[COMPITO ASSEGNATO]: Nel testo sulla mostra immersiva dedicata a Caravaggio, in quante sale si snoda il percorso biografico?

===== TESTO DI RIFERIMENTO =====

Anche tu sei tra le fan dell'artista vissuto a cavallo tra il 1500 e il 1600? Se nutri, come molte di noi, una vera e propria venerazione nei confronti di Caravaggio, ti segnaliamo la mostra "immersiva" che lo vede protagonista, fino al 27 gennaio, al Museo della Permanente del capoluogo lombardo.
Lo scorso anno, Michelangelo Merisi era stato ospitato in carne ed ossa (o sarebbe meglio dire "tempera e tela") a Palazzo Reale, sempre a Milano, con alcune tra le sue opere più belle e significative, la mostra di via Turati è quindi una sorta di completamento della precedente. I maxi schermi (ma la tecnologia usata dalla società NSPRD è talmente avanzata che i pixel del video mapping nemmeno si notano!) vedono scorrere le opere inamovibili o inaccessibili di Caravaggio, cioè quelle che non possono essere spostate dal loro luogo d'origine, siano esse una collezione privata, un affresco o un capolavoro talmente delicato da renderne impossibile il trasporto.
Attraverso un percorso biografico che si snoda in quattro sale, il visitatore impara a conoscere alcuni episodi meno conosciuti della vita del tormentato artista, grazie alla visione di opere tanto magnifiche quanto difficili o impossibili da vedere. Anche l'audioguida è pensata per accompagnarti nel percorso: è sufficiente spostarsi da un ambiente all'altro perché il sonoro si "adatti" di default, aumentando la sensazione immersiva.
Se la mostra dello scorso anno ha riproposto i quadri del Caravaggio più conosciuto, al Museo della Permanente puoi ammirare virtualmente quelle "nascoste": La Decollazione del Battista de La Valletta, a Malta, ma anche la scandalosa Morte della Vergine (poi disconosciuta dagli stessi committenti perché la posa della Vergine e la modella usata da Caravaggio sono tutt'altro che ortodosse) che si trova sull'altare di Santa Maria della Scala a Roma. Per non parlare del Gabinetto Alchemico del casino Ludovisi, dove il pittore stesso ha fatto da modello per i protagonisti Giove, Nettuno e Plutone.
Se ami l'arte non potrai fare a meno di emozionarti davanti al racconto multimediale di quella incredibile parabola - tra alti e bassi, mecenati sempre presenti ma anche episodi drammatici e sfortunati - che è stata la vita di Caravaggio, l'eroe romantico della pittura italiana.
L'evento è prodotto e organizzato da MondoMostre Skira, alla sua prima prova nell'universo delle mostre immersive, con la consulenza scientifica di Rossella Vodret.

===== DATI FORNITI =====

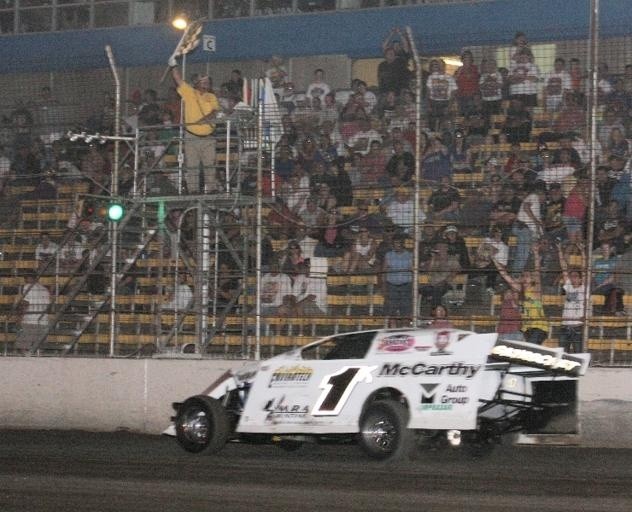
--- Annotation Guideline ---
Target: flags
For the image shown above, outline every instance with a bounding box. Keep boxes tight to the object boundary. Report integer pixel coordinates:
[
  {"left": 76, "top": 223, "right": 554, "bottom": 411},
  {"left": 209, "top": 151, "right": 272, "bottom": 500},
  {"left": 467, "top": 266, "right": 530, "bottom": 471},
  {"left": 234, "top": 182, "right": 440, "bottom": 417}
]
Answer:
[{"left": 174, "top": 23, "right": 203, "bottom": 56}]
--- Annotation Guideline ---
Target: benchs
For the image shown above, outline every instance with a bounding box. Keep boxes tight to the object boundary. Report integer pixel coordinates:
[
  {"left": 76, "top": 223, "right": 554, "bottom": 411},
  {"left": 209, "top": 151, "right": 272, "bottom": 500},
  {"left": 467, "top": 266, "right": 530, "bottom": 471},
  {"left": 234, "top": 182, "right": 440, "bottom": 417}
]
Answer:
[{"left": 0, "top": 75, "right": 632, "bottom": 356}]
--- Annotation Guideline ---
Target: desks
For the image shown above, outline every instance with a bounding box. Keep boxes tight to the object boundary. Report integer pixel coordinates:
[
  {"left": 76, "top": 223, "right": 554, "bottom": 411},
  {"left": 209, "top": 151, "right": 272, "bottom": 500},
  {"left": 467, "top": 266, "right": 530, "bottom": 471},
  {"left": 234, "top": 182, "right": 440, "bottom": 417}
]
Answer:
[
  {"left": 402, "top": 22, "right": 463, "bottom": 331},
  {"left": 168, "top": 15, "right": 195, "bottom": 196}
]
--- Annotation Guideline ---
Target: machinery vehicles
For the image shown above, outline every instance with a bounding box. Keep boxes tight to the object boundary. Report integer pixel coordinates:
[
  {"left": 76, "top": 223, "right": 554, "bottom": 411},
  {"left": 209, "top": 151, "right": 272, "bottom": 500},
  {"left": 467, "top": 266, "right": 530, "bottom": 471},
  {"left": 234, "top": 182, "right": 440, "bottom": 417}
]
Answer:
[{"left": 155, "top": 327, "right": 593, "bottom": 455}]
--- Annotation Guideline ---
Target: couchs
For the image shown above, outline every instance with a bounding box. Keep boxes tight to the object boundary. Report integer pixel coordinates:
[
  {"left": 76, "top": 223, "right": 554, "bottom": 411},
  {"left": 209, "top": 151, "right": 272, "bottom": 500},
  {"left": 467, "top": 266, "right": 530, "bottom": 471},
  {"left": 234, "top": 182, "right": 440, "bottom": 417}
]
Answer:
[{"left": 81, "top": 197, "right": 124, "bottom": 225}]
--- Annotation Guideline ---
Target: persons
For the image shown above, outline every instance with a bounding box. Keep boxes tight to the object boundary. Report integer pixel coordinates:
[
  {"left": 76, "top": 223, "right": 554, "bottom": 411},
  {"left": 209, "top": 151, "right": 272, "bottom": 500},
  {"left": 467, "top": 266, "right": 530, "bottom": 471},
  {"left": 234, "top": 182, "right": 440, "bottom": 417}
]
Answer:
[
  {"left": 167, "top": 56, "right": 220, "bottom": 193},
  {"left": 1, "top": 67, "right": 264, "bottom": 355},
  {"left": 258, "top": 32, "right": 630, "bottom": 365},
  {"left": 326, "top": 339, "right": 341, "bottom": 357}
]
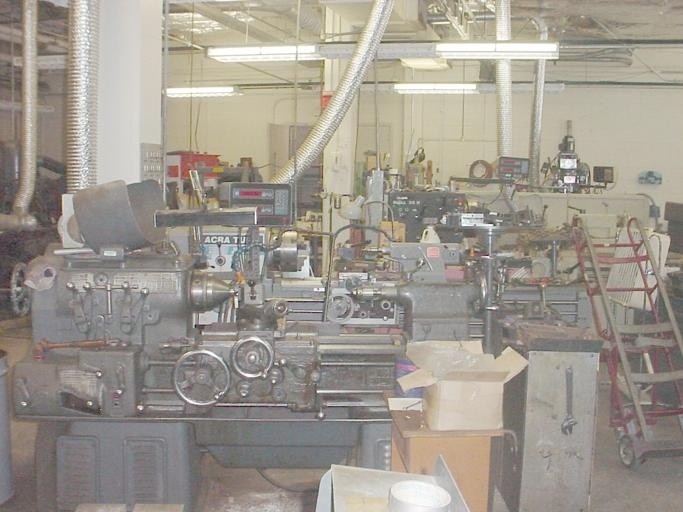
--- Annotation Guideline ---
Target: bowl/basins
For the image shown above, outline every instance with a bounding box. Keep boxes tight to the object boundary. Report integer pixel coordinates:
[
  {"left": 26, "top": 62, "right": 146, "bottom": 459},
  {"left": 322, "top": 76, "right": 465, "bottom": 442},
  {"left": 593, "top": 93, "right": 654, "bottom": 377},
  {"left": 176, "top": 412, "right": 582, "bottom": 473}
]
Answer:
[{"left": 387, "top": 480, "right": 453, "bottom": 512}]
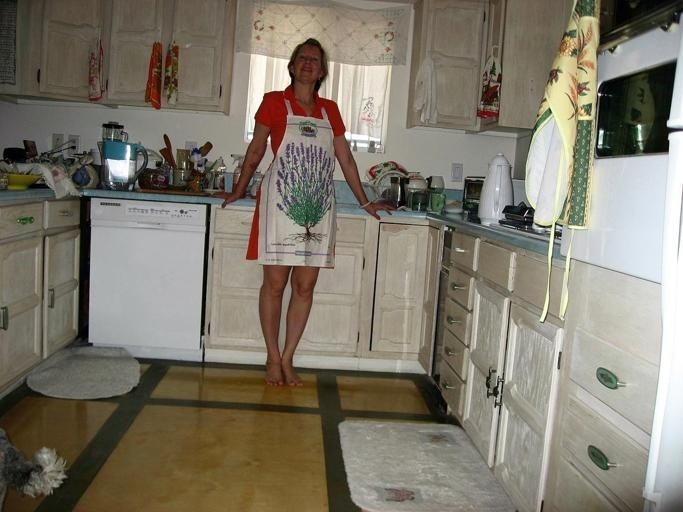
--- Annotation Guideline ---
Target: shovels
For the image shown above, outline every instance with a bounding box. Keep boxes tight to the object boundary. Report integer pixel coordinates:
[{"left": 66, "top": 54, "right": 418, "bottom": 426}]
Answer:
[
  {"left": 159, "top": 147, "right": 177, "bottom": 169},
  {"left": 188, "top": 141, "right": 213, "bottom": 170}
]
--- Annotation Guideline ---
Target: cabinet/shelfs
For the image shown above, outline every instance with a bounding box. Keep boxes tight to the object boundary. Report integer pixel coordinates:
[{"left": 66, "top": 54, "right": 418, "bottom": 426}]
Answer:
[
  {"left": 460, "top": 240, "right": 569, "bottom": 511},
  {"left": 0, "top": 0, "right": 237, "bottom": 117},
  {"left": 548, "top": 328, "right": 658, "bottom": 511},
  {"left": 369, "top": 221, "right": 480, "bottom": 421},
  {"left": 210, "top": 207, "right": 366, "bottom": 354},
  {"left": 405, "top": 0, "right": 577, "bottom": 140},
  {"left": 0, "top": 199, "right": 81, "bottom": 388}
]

=====

[RISPOSTA ALL'ESERCIZIO]: In quattro sale.